%%

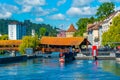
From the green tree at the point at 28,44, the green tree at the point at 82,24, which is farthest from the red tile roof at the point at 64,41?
the green tree at the point at 82,24

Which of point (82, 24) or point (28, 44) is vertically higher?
point (82, 24)

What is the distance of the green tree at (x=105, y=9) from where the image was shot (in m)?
126

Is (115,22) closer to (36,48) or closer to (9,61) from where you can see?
(9,61)

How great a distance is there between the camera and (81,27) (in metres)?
162

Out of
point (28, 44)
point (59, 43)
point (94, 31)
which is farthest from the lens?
point (94, 31)

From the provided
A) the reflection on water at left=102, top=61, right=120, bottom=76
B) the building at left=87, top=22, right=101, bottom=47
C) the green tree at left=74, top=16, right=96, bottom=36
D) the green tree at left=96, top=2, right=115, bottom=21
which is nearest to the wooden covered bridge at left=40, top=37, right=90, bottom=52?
the green tree at left=96, top=2, right=115, bottom=21

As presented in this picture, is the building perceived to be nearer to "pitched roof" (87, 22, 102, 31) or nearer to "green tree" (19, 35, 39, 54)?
"pitched roof" (87, 22, 102, 31)

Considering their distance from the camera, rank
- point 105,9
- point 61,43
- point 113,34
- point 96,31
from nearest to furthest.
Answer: point 113,34
point 61,43
point 105,9
point 96,31

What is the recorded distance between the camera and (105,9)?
5069 inches

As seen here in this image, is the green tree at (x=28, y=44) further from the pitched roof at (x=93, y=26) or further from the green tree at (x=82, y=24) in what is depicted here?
the green tree at (x=82, y=24)

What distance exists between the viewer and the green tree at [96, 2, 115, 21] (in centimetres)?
12588

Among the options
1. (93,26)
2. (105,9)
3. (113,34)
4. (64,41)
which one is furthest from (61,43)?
(93,26)

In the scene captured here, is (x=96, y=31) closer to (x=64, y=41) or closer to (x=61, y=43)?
(x=64, y=41)

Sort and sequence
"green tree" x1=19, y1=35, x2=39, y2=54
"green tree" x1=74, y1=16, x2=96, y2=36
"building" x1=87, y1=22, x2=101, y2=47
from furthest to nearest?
A: "green tree" x1=74, y1=16, x2=96, y2=36, "building" x1=87, y1=22, x2=101, y2=47, "green tree" x1=19, y1=35, x2=39, y2=54
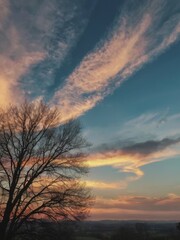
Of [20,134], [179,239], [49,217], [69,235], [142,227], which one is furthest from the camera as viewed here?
[142,227]

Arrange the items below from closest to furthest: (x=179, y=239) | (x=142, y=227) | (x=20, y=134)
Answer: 1. (x=20, y=134)
2. (x=179, y=239)
3. (x=142, y=227)

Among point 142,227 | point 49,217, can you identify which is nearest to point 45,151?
point 49,217

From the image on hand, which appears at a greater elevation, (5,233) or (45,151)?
(45,151)

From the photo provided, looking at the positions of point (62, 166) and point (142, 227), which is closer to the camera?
point (62, 166)

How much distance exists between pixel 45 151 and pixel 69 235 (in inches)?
239

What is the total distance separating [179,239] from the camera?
77250mm

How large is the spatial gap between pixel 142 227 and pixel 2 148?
89979 millimetres

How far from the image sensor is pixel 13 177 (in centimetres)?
2055

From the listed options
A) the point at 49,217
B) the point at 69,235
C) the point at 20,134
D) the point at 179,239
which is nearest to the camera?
the point at 69,235

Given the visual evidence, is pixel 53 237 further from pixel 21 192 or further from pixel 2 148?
pixel 2 148

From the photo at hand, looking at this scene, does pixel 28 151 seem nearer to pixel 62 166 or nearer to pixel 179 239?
pixel 62 166

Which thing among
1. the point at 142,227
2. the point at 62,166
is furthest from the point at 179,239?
the point at 62,166

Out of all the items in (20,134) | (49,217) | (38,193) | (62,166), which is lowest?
(49,217)

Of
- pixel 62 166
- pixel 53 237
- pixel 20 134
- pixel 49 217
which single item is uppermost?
pixel 20 134
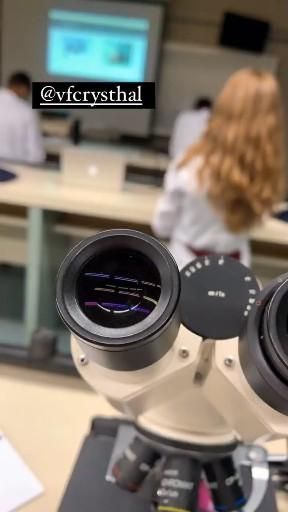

%%

### WHAT TO DO
Count the lines in the data above that contain the string "provided". Report only the resulting number.

### ANSWER TO THIS EXERCISE
2